→ **EXTRACT PROVIDED**
16th May 2011


Did You Know?  Issue 110 – 16th May 2011


1. EU Embargo on Syria:  10th May 2011:  2. EU plans to Reform GSP:  3. Low Value Imports: 4. Possible future FTA negotiations between the EU and Malaysia: 5. US Treasury list of Boycott countries:  6. Anti-Dumping Duties: 7. New HMRC addresses: 8. ECGD Events9. Illegal Export to Iran (USA)


1.EU Embargo on Syria:  10th May 2011 The European Union has imposed an arms embargo on Syria (along with an asset freeze and visa ban on 13 top Syrian officials) in light of the current violent situation in the country.   The sanctions came in force with immediate effect as of 10 May 2011 and are directly applicable in UK law.  If you intend to export controlled goods to Syria, you should keep yourself well informed of the current situation. You should also be aware that export licences will not be issued by the UK's Export Control Organisation (ECO) unless they fit one of the exemptions set out in the embargo (such as export of humanitarian use or use of United Nations personnel).

→ **GIVEN DATA**
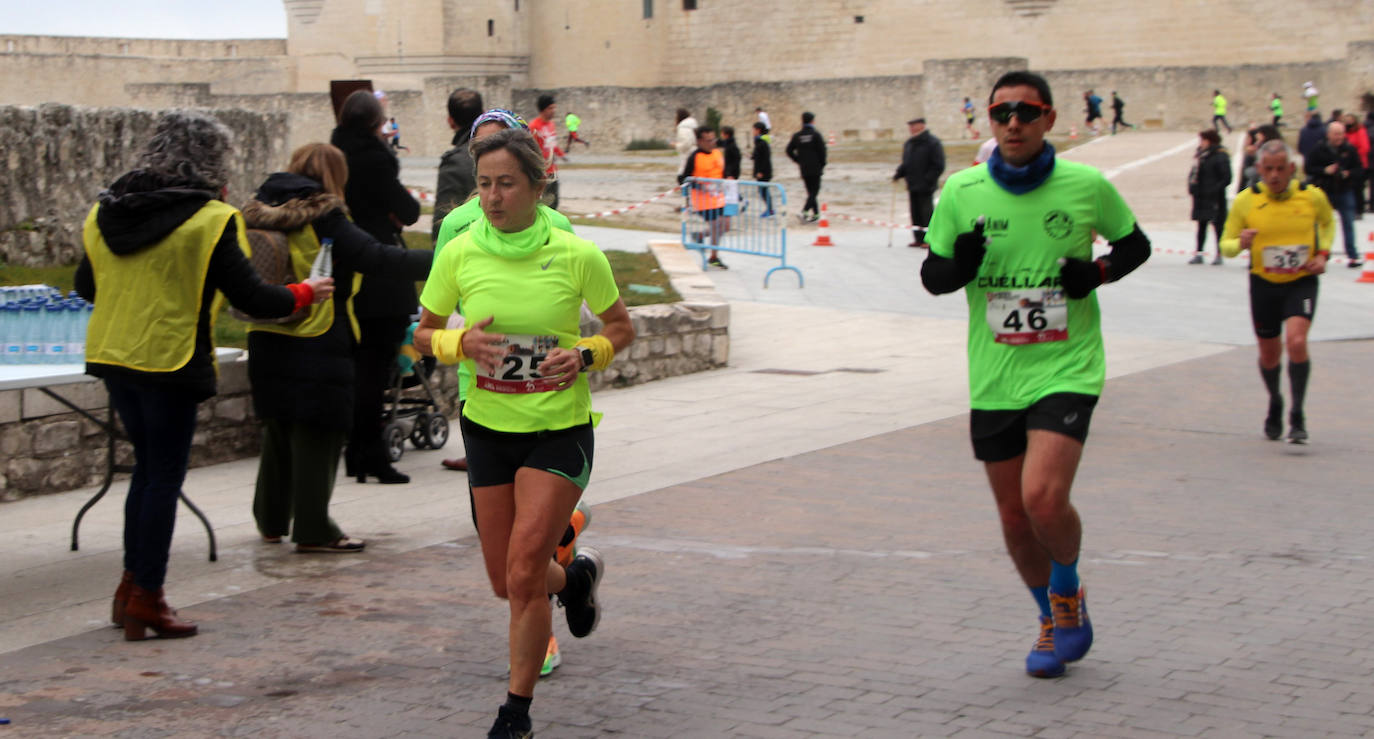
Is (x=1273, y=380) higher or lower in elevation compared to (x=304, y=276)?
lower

--

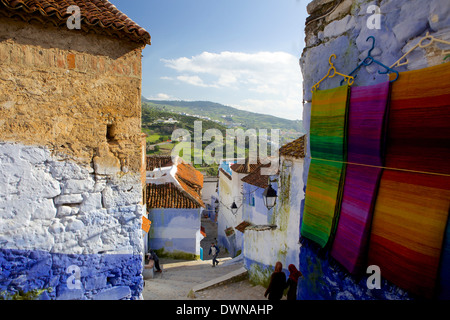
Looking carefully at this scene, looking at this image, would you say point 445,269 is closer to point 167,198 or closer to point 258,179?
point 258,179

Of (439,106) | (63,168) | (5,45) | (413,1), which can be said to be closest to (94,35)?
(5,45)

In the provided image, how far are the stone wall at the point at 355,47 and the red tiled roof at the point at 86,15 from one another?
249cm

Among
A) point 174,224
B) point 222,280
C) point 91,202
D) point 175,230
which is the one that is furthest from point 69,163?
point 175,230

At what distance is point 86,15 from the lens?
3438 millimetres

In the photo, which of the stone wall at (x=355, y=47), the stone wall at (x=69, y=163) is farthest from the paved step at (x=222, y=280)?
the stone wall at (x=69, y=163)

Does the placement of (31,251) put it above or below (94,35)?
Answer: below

→ **AIM 1**
Quote the listing lines from the one containing "At what distance" through the one containing "Answer: below", inclusive.
→ **AIM 2**
Pick up the export-control newsletter where it stops and keep writing.

→ **FINAL ANSWER 1**
At what distance is point 86,15 from the lens?
3438 millimetres

In the photo, which of the stone wall at (x=355, y=47), the stone wall at (x=69, y=163) is farthest from the paved step at (x=222, y=280)?
the stone wall at (x=69, y=163)

Does the placement of (31,251) put it above or below (94,35)?
Answer: below

→ **FINAL ANSWER 2**
2. EU plans to Reform GSP:  The GSP scheme is implemented over cycles of ten years in order to take into account changing trade patterns. The present cycle began in 2006 and will expire in 2015. The scheme is implemented through successive Regulations applying for 3 years. The current GSP scheme is established by Council Regulation (EC) No 732/2008, which entered into force on 1 January 2009 and will expire on 31 December 2011. The Commission has put forward a "roll-over" Regulation, extending the present system until the end of 2013, to avoid GSP lapsing while the institutions discuss the new GSP proposal. The "roll-over" Regulation was approved by the European Parliament on 24 March 2011, by the Council on 14 April and should be published later this month (May 2011).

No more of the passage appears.